DIRECTIONS =
What is needed here is an exact transcription of all the entries.

(EXTRACTED RECORDS Opens)

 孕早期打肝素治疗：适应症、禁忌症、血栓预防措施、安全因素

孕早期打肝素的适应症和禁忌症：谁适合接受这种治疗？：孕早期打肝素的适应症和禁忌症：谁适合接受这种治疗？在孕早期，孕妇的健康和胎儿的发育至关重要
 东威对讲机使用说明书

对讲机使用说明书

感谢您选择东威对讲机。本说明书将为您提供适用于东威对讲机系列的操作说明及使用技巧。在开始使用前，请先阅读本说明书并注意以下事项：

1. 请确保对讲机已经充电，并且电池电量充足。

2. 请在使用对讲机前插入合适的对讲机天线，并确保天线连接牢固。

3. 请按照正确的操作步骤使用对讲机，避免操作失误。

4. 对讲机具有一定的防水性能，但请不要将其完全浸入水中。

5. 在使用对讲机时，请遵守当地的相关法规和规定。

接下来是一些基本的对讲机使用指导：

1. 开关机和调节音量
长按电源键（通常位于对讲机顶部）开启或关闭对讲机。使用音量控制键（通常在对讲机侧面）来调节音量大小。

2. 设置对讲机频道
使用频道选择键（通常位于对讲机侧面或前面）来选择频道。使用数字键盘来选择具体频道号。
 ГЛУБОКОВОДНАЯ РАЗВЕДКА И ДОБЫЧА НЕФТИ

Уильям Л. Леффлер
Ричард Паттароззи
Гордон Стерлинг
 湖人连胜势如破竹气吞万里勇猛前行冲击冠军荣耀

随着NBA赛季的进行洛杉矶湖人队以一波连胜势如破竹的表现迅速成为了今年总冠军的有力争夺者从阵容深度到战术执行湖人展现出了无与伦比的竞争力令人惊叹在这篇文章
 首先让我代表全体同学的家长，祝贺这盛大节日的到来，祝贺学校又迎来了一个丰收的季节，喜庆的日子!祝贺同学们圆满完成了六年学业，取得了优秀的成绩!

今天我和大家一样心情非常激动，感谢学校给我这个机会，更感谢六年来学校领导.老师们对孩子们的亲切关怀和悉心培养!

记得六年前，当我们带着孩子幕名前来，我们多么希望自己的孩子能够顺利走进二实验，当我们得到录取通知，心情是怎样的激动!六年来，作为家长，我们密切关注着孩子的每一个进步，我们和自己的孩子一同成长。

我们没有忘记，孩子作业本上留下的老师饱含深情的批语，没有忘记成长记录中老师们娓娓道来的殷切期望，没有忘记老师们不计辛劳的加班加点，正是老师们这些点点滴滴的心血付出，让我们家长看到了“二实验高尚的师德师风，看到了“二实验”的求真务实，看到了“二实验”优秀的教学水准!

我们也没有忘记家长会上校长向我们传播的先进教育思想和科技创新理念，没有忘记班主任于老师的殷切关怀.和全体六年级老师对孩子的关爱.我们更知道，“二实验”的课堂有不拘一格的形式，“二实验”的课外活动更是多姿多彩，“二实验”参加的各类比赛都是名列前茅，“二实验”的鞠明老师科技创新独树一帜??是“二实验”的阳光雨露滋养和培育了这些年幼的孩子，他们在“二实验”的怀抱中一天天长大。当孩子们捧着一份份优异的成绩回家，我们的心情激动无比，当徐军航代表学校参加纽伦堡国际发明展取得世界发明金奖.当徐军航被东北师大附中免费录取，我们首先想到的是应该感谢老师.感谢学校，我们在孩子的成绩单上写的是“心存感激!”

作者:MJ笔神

(EXTRACTED RECORDS Closes)

RESPONSE AREA =
 孕早期打肝素治疗：适应症、禁忌症、血栓预防措施、安全因素

孕早期打肝素的适应症和禁忌症：谁适合接受这种治疗？：孕早期打肝素的适应症和禁忌症：谁适合接受这种治疗？在孕早期，孕妇的健康和胎儿的发育至关重要
 东威对讲机使用说明书

对讲机使用说明书

感谢您选择东威对讲机。本说明书将为您提供适用于东威对讲机系列的操作说明及使用技巧。在开始使用前，请先阅读本说明书并注意以下事项：

1. 请确保对讲机已经充电，并且电池电量充足。

2. 请在使用对讲机前插入合适的对讲机天线，并确保天线连接牢固。

3. 请按照正确的操作步骤使用对讲机，避免操作失误。

4. 对讲机具有一定的防水性能，但请不要将其完全浸入水中。

5. 在使用对讲机时，请遵守当地的相关法规和规定。

接下来是一些基本的对讲机使用指导：

1. 开关机和调节音量
长按电源键（通常位于对讲机顶部）开启或关闭对讲机。使用音量控制键（通常在对讲机侧面）来调节音量大小。

2. 设置对讲机频道
使用频道选择键（通常位于对讲机侧面或前面）来选择频道。使用数字键盘来选择具体频道号。
 ГЛУБОКОВОДНАЯ РАЗВЕДКА И ДОБЫЧА НЕФТИ

Уильям Л. Леффлер
Ричард Паттароззи
Гордон Стерлинг
 湖人连胜势如破竹气吞万里勇猛前行冲击冠军荣耀

随着NBA赛季的进行洛杉矶湖人队以一波连胜势如破竹的表现迅速成为了今年总冠军的有力争夺者从阵容深度到战术执行湖人展现出了无与伦比的竞争力令人惊叹在这篇文章
 首先让我代表全体同学的家长，祝贺这盛大节日的到来，祝贺学校又迎来了一个丰收的季节，喜庆的日子!祝贺同学们圆满完成了六年学业，取得了优秀的成绩!

今天我和大家一样心情非常激动，感谢学校给我这个机会，更感谢六年来学校领导.老师们对孩子们的亲切关怀和悉心培养!

记得六年前，当我们带着孩子幕名前来，我们多么希望自己的孩子能够顺利走进二实验，当我们得到录取通知，心情是怎样的激动!六年来，作为家长，我们密切关注着孩子的每一个进步，我们和自己的孩子一同成长。

我们没有忘记，孩子作业本上留下的老师饱含深情的批语，没有忘记成长记录中老师们娓娓道来的殷切期望，没有忘记老师们不计辛劳的加班加点，正是老师们这些点点滴滴的心血付出，让我们家长看到了“二实验高尚的师德师风，看到了“二实验”的求真务实，看到了“二实验”优秀的教学水准!

我们也没有忘记家长会上校长向我们传播的先进教育思想和科技创新理念，没有忘记班主任于老师的殷切关怀.和全体六年级老师对孩子的关爱.我们更知道，“二实验”的课堂有不拘一格的形式，“二实验”的课外活动更是多姿多彩，“二实验”参加的各类比赛都是名列前茅，“二实验”的鞠明老师科技创新独树一帜??是“二实验”的阳光雨露滋养和培育了这些年幼的孩子，他们在“二实验”的怀抱中一天天长大。当孩子们捧着一份份优异的成绩回家，我们的心情激动无比，当徐军航代表学校参加纽伦堡国际发明展取得世界发明金奖.当徐军航被东北师大附中免费录取，我们首先想到的是应该感谢老师.感谢学校，我们在孩子的成绩单上写的是“心存感激!”

作者:MJ笔神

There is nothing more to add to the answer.